Il ne s’agit pas d’imposer des convictions mais de réfléchir ensemble à notre responsabilité envers les animaux non humains à partir des données scientifiques les plus récentes. De nombreuses études tendent à montrer que les animaux ont une forme de subjectivité, sont les sujets de leur vie et ont donc des intérêts. L’idée d’animal-machine a été remise en question par de très nombreux philosophes et scientifiques depuis des siècles, de Condillac au XVIIIe siècle jusqu’à Jacques Derrida au XXe siècle. Des universitaires tels que Florence Burgat condensent ces études qui mêlent biologie, éthologie, psychologie et philosophie. Des chercheurs en éthique appliquée comme Tom Regan présentent des raisonnements solides qui incluent les animaux dans le cercle de notre considération morale. Dans cette optique, la prise en compte des intérêts des animaux se fait d’autant plus urgente que l’oppression qu’ils subissent dans le cadre d’une production industrialisée répond à une demande mondiale en produits animaux toujours croissante. Ainsi, dès lors que l’on reconnaît auxanimaux un intérêt à vivre leur propre vie, il semble juste de chercher à leur en accorder le droit. Mais il ne s’agit pas de le faire sans la société, ni contre elle.

Il s’agit de faire valoir un point de vue divergent de la pensée dominante, pas ou peu relayé par les médias et les milieux académiques en France. À l’inverse, les puissants lobbies agroalimentaires ont des moyens sans commune mesure pour asseoir leur position et leurs rentes. Ils ont aussi pour eux le poids des traditions, l’inertie des habitudes, la peur de l’anticonformisme : si des valeurs sont imposées, ce sont bel et bien celles du carnisme dominant.

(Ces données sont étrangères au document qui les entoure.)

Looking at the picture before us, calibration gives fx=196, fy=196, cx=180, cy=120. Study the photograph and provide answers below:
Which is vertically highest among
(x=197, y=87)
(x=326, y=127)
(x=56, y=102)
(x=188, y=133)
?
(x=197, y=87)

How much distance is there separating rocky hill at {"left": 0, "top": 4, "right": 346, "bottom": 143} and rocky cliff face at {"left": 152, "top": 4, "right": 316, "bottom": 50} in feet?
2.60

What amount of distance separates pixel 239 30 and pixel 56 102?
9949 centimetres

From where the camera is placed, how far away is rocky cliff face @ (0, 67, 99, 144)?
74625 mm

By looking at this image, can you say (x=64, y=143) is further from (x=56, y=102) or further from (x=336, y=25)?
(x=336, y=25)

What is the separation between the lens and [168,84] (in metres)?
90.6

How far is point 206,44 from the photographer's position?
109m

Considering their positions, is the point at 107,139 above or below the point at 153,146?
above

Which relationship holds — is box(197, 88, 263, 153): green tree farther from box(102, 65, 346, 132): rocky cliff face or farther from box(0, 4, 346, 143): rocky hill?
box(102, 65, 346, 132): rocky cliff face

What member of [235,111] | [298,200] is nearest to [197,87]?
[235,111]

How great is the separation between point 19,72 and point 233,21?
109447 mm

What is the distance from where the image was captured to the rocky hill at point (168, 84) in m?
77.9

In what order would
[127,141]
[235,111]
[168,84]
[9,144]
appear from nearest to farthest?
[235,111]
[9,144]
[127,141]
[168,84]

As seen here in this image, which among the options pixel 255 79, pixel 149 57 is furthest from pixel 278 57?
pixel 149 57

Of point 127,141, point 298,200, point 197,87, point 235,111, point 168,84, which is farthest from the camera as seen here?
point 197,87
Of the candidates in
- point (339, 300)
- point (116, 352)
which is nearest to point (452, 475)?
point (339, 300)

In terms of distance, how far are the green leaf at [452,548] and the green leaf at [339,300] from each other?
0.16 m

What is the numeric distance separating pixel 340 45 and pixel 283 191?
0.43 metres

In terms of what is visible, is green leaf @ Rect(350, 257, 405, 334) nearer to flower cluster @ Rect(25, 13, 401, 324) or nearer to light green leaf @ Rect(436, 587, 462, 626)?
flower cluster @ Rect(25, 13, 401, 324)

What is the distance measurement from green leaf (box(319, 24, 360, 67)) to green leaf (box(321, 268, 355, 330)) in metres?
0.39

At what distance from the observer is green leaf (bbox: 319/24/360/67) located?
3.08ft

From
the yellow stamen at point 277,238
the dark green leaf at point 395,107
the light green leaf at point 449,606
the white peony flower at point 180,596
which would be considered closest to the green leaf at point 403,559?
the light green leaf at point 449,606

Il ne s’agit pas d’imposer un point de vue (d’ailleurs comment le pourrait-on ?), mais de susciter et d’alimenter un débat d’idées autour de questions qui relèvent du politique. En effet, si par certains aspects l’éthique relève du choix personnel, elle est aussi éminemment politique parce qu’elle implique d’autres parties : l’animal bien évidemment, mais aussi l’ensemble de la société dont elle constitue l’un des fondements.

Certains progrès sociaux majeurs comme l’abolition de l’esclavage ou les droits des femmes ont précisément été conquis entre autres grâce à la remise en question, dans le cadre du débat public, de pratiques considérées jusqu’alors comme relevant de la sphère personnelle. Toutes les idées progressistes ont rencontré l’opposition de ceux qui tiraient bénéfice des pratiques mises en cause.

Les militants pour les droits des animaux souhaitent informer et convaincre (à l’instar de tout mouvement politique ou associatif). Reprocherait-on à une association humanitaire de chercher à alerter l’opinion publique, à informer et à convaincre de la nécessité d’agir ? Considérerait-on qu’elle cherche à imposer ses convictions ?

Les sondages révèlent une forme largement partagée d’empathie à l’égard des animaux d’élevage. Ainsi trois français sur quatre et neuf allemands sur dix se disent sensibles au bien-être animal lorsqu’ils achètent un produit d’alimentation d’origine animale. S’ils avaient connaissance de la réalité de la condition animale, ils s’en indigneraient. Or, l’industrie et le commerce de produits animaux cachent derrière une façade marketing les conditions réelles de vie et d’abattage des animaux d’élevage. Dès lors, peut-on réellement faire un choix conscient et informé lorsque tout est mis en œuvre par l’industrie agroalimentaire et les acteurs de l’exploitation animale pour maintenir le grand public dans l’ignorance et le bercer d’illusions ?

Par ailleurs, on reconnaît en général une sensibilité aux animaux de compagnie (chat, chien) mais on ignore généralement que les animaux d’élevage (lapins, poules, cochons, vaches) ont des capacités cognitives, des comportements et besoins tout à fait semblables. Comble du paradoxe, on reconnaîtra ou pas, en fonction des contextes et des affinités, des besoins et statuts différents à une même espèce. Ainsi, lapins et chevaux seront tantôt des membres à part entière de la famille tantôt des biens de consommation.